- EXERCISE SET -
a: In the passage about garlic mustard, which leaves does Kennedy say are best for the pesto recipe?
b: Rewrite the part of the garlic mustard passage starting with "1/2 cup olive" and going on through "pulling it up.", substituting "avocado oil" for "olive oil".

- PASSAGE -
★ ★ ★ ★ ★

There is one other way to get rid of garlic mustard, and that is to eat it ourselves. This is not as gruesome as it first sounds. Garlic mustard is used as an herb in England, and it may have been first brought to this continent to be eaten.

Bruce Kennedy, chef for the Manchester site of the Bennington County Meals on Wheels/ Senior Meals Program, came up with this tasty recipe for garlic-mustard pesto for a “meet and eat” program on invasive plants recently. Kennedy notes that young spring leaves are best for the recipe. The plant loses its garlic odor (and taste) as it ages.

Chef Kennedy’s Garlic Mustard Pesto
1 cup garlic mustard leaves
1 garlic clove
2 tablespoons pine nuts
Sea salt (a pinch or two and adjust to taste)
1/2 cup olive oil
4 tablespoons Parmesan cheese, freshly grated

Place garlic mustard, garlic, salt, and pine nuts in a food processor and finely chop. With food processor running, add olive oil in a thin stream. Scrape the sides of the bowl to mix ingredients. Continue to blend until smooth. Add Parmesan cheese and blend using the pulse feature briefly.

Whatever you do, don’t plant the stuff just to eat it. Garlic mustard crowds out rare plants and deceives rare butterflies. There is plenty of it to be had, and plenty of landowners happy to have your help pulling it up.

★ ★ ★ ★ ★

- RAW DATA -

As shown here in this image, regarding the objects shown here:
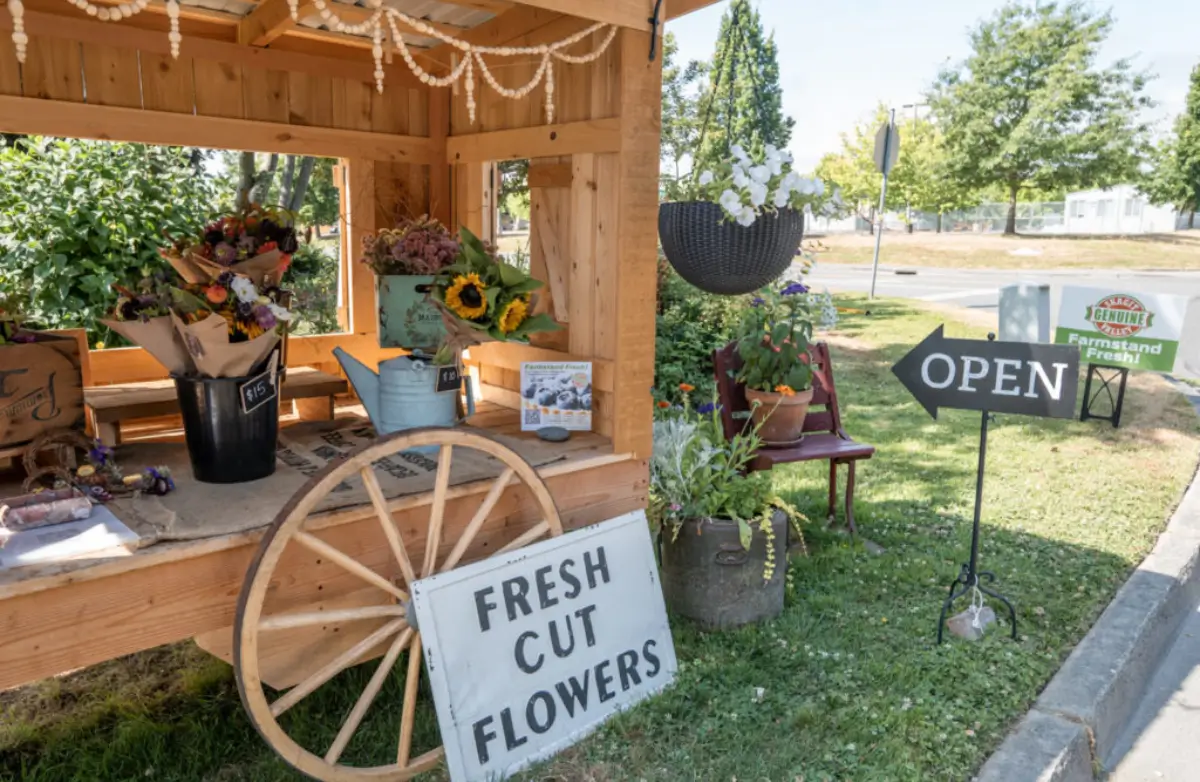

★ ★ ★ ★ ★

- WORKED SOLUTIONS -
a: Young spring leaves are best for the recipe.

b:
1/2 cup avocado oil
4 tablespoons Parmesan cheese, freshly grated

Place garlic mustard, garlic, salt, and pine nuts in a food processor and finely chop. With food processor running, add avocado oil in a thin stream. Scrape the sides of the bowl to mix ingredients. Continue to blend until smooth. Add Parmesan cheese and blend using the pulse feature briefly.

Whatever you do, don’t plant the stuff just to eat it. Garlic mustard crowds out rare plants and deceives rare butterflies. There is plenty of it to be had, and plenty of landowners happy to have your help pulling it up.